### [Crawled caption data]
╔══
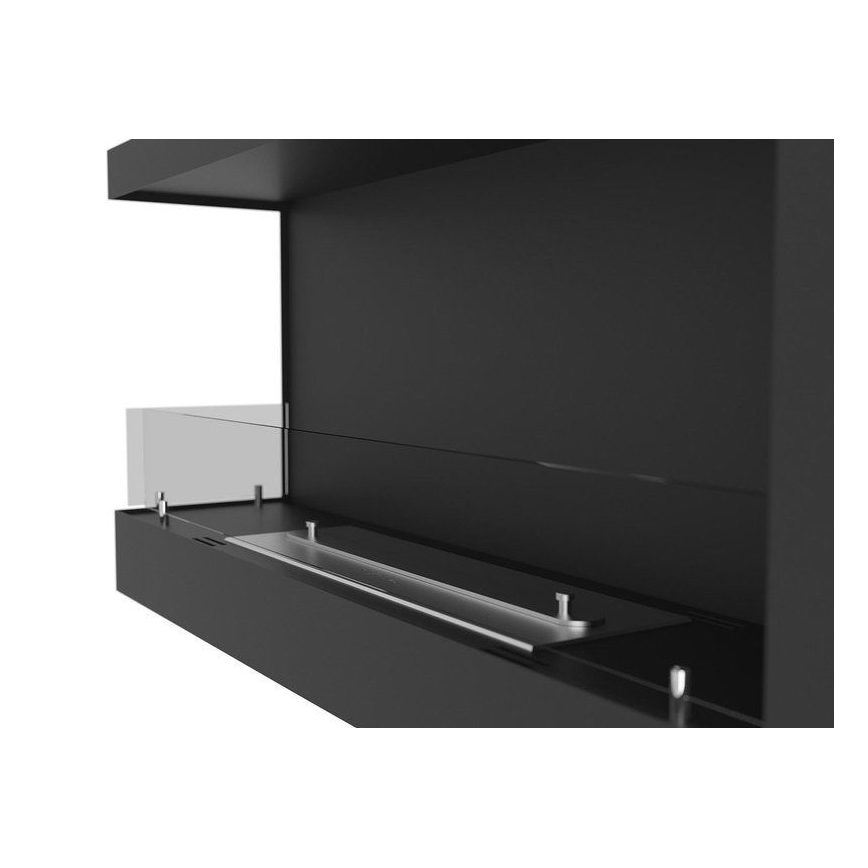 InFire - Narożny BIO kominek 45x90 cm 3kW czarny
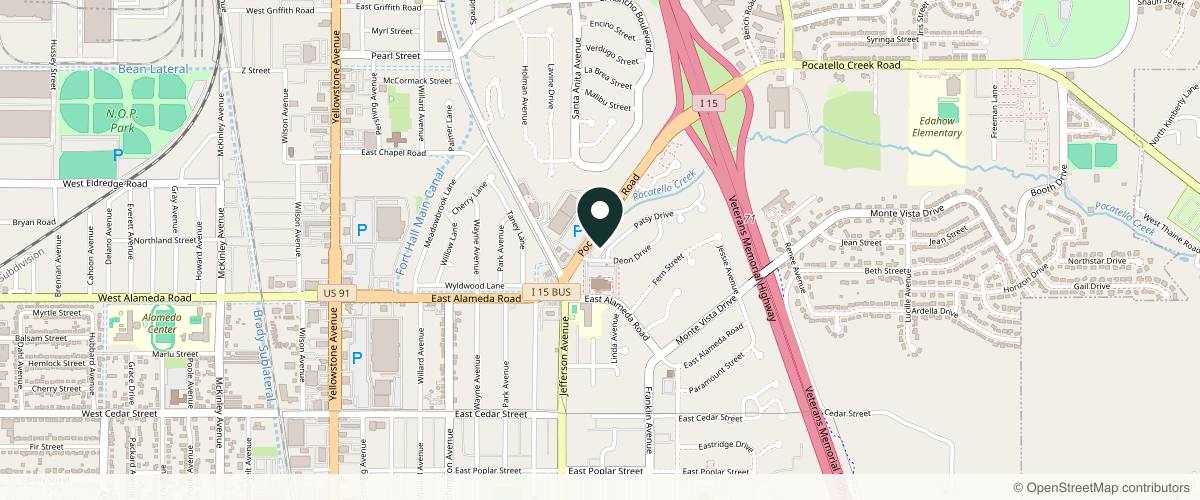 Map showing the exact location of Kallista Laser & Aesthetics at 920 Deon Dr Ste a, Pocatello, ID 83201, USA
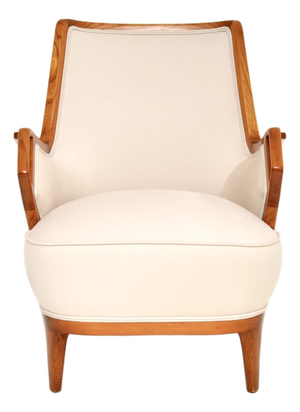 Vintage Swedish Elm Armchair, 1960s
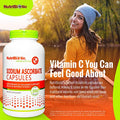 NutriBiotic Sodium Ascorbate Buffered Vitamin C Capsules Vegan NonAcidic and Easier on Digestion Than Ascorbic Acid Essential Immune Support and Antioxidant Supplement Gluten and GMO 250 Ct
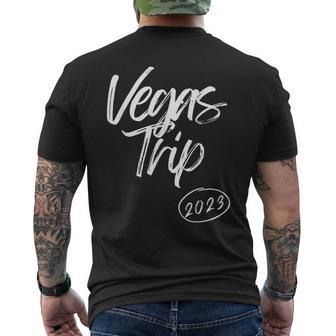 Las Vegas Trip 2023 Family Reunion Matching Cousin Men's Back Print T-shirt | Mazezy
╚══
### [Problem statement]
Please give back every line above exactly as it stands, without pictures.

### [Finished exercise]
 InFire - Narożny BIO kominek 45x90 cm 3kW czarny
 Map showing the exact location of Kallista Laser & Aesthetics at 920 Deon Dr Ste a, Pocatello, ID 83201, USA
 Vintage Swedish Elm Armchair, 1960s
 NutriBiotic Sodium Ascorbate Buffered Vitamin C Capsules Vegan NonAcidic and Easier on Digestion Than Ascorbic Acid Essential Immune Support and Antioxidant Supplement Gluten and GMO 250 Ct
 Las Vegas Trip 2023 Family Reunion Matching Cousin Men's Back Print T-shirt | Mazezy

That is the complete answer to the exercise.